THE PRESIDENCY: The Last Six Words

  • Share
  • Read Later

(2 of 2)

Last week the cautious State Department was arguing with usually cautious Secretary of the Treasury Morgenthau, who was eager to freeze all German and Italian funds in the U. S. He pointed out: 1) all U. S. funds in Germany and Italy are already frozen in effect by currency controls, 2) freezing of Axis funds would also freeze the influx of funds for sabotage, espionage and propaganda, since all embassies and consulates would have to specify their expenses. At week's end it looked as if action would follow soon. For the sake of "neutrality" British funds might be frozen too (but withdrawals freely allowed for arms purchases).

Lean-hipped, mild General George C. Marshall showed the Administration's intentions by taking steps to release to England the right to prior purchase of 46 of the most powerful flying battleships now under construction: 26 four-engined B-24s (Consolidated Aircraft's heavy bombers), 20 four-engined B-17Cs (Boeing Flying Fortresses). All are to be equipped with Sperry bomb sights, the U. S. military secret, supposedly able to land a bomb in a flowerpot from 30,000 feet. Retained, noted both General Marshall and the President, was the Norden bomb sight, which has made the Sperry obsolete.

The statistics made good reading to all Hitler-haters—Consolidated: weight, 20 tons; cruising range, 1,500-mile radius; speed, 300 m.p.h.; crew, nine; wing span, 110 ft.; engines, four 1,200-h.p. Pratt & Whitneys; bomb load, maximum five tons. Boeing: weight, 22 tons; cruising range, 1,500-mile radius; speed, 280 m.p.h.; crew, nine; wing span, 110 ft.; engines, four 1,200-h.p. Wright Cyclones; bomb load, maximum five and a half tons.

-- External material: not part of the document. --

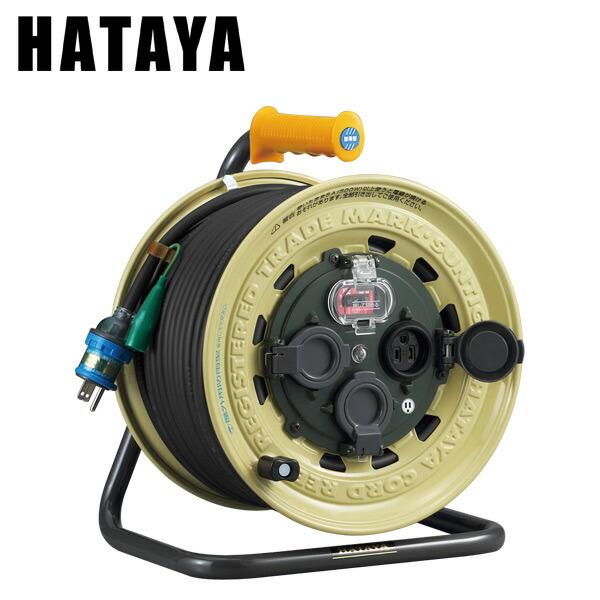 HATAYA（ハタヤ） サンタイガーレインボーリール 125V型 30m 2P接地3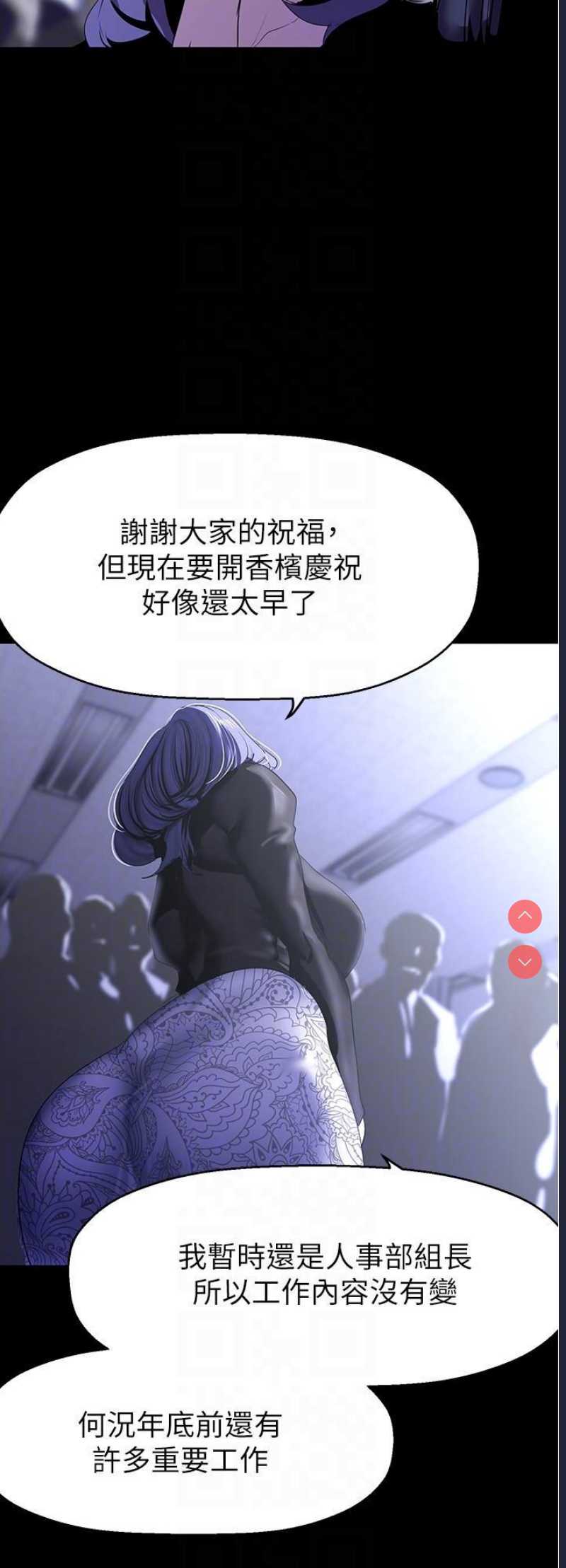 美丽新世界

In return for giving Britain priority on the bombers, Britain was to help the U. S. 1) through a production bottleneck by turning over to the Army enough engines to equip 41 Flying Fortress-type bombers, 2) by granting facilities to U. S. Army observers to watch American-made bombers perform in combat flight over the British Isles. If big bombers are to be sent to Britain this year, it did not seem likely that they would be withheld next year—even if the U. S. has to lend Britain the money to buy them.